Notes on Chapter 4: Analysis of Financial Statements

Definition of Financial Statement Analysis

  • Involves making assessments of a company's financial status and outcomes.
  • Aims to estimate and forecast future financial conditions.
  • Identifies connections and highlights strengths and weaknesses of a business.

Importance of Financial Statement Analysis

  • Assesses managerial performance, corporate efficiency, and financial strengths and weaknesses.
  • Assists in resource allocation and evaluates operational success.
  • Determines a company's ability to meet financial obligations, influencing suppliers and lenders.
  • Assists investors and labor unions in decision-making.
  • Provides insights for economists and researchers about economic trends.

Goals of Analyzing Financial Statements

  • Evaluate profitability and efficiency of the company and its departments.
  • Determine significance of financial aspects.
  • Identify reasons for changes in profitability and financial status.
  • Assess debt repayment capability and financial liquidity.
  • Based on factual data, accounting conventions, and postulates.
  • Personal judgment may influence the preparation of statements.

Tools for Analyzing Financial Statements

  1. Comparative Statements
    • Shows profitability and stability over different periods.
    • Compares key financial statements like balance sheets and profit-loss statements.
  2. Common Size Statements
    • Shows relationship of items to a common item as percentages.
  3. Trend Analysis
    • Studies changes in operations and health over multiple years.
  4. Ratio Analysis
    • Evaluates profitability, stability, and efficiency.
  5. Cash Flow Analysis
    • Examines cash movement, detailing inflows and outflows.

Comparative Statement

  • Includes profit and loss statements and balance sheets with figures from current and previous years.
  • Shows absolute and relative changes, aiding in understanding account balances and operational activities.

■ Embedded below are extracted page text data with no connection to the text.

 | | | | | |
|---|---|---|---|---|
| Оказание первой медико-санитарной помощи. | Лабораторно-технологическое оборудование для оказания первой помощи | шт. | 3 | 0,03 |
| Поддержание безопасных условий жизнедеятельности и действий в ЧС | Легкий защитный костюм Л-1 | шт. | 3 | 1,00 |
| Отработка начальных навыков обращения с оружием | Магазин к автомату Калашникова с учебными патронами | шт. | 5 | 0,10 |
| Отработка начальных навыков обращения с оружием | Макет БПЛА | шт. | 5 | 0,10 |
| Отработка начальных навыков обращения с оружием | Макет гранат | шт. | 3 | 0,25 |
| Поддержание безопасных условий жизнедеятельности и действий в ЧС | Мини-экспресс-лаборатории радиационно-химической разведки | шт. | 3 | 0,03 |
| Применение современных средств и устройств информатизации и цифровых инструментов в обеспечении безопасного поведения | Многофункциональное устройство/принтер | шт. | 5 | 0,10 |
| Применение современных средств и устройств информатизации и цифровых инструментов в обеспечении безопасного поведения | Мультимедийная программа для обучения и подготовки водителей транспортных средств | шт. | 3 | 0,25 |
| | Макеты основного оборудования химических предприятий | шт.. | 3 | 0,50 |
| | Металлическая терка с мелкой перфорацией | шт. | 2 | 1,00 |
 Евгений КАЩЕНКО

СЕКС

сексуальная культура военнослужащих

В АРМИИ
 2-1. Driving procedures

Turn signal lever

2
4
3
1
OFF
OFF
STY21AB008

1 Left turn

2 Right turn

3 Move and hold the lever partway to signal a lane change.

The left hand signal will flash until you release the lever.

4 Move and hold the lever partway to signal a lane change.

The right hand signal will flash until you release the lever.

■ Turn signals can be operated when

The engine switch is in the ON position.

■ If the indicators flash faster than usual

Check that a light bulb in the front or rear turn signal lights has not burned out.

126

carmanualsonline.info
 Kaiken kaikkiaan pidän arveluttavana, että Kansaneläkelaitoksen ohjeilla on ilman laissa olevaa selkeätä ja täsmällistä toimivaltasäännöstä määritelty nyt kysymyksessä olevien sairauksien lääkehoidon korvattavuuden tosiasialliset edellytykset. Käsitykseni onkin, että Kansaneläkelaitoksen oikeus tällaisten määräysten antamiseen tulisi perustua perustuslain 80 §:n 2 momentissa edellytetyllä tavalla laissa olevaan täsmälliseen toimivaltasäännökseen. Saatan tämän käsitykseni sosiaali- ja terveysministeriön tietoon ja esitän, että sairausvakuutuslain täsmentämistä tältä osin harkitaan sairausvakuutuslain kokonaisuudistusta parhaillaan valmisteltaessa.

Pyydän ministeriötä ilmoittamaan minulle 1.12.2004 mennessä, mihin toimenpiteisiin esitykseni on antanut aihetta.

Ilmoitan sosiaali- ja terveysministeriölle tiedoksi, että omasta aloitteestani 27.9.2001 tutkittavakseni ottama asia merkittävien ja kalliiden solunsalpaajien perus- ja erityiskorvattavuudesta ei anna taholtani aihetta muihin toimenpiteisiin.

Preparing Comparative Statements

  • List figures for two periods.
  • Determine absolute changes and percentage changes.

Common Size Statement

  • Analyzes changes in financial position and operational results as a percentage of total revenue or aggregate figure.

Preparing a Common Size Statement

  • List figures for two periods and choose a common base (often set as 100).
  • Calculate percentage of each item based on the common base.

Limitations of Financial Statement Analysis

  • Does not account for price level changes.
  • Can be misleading with changes in accounting procedures.
  • Focuses only on monetary information, ignoring non-monetary aspects.
  • Prepared according to accounting concepts, which might not reflect current position accurately.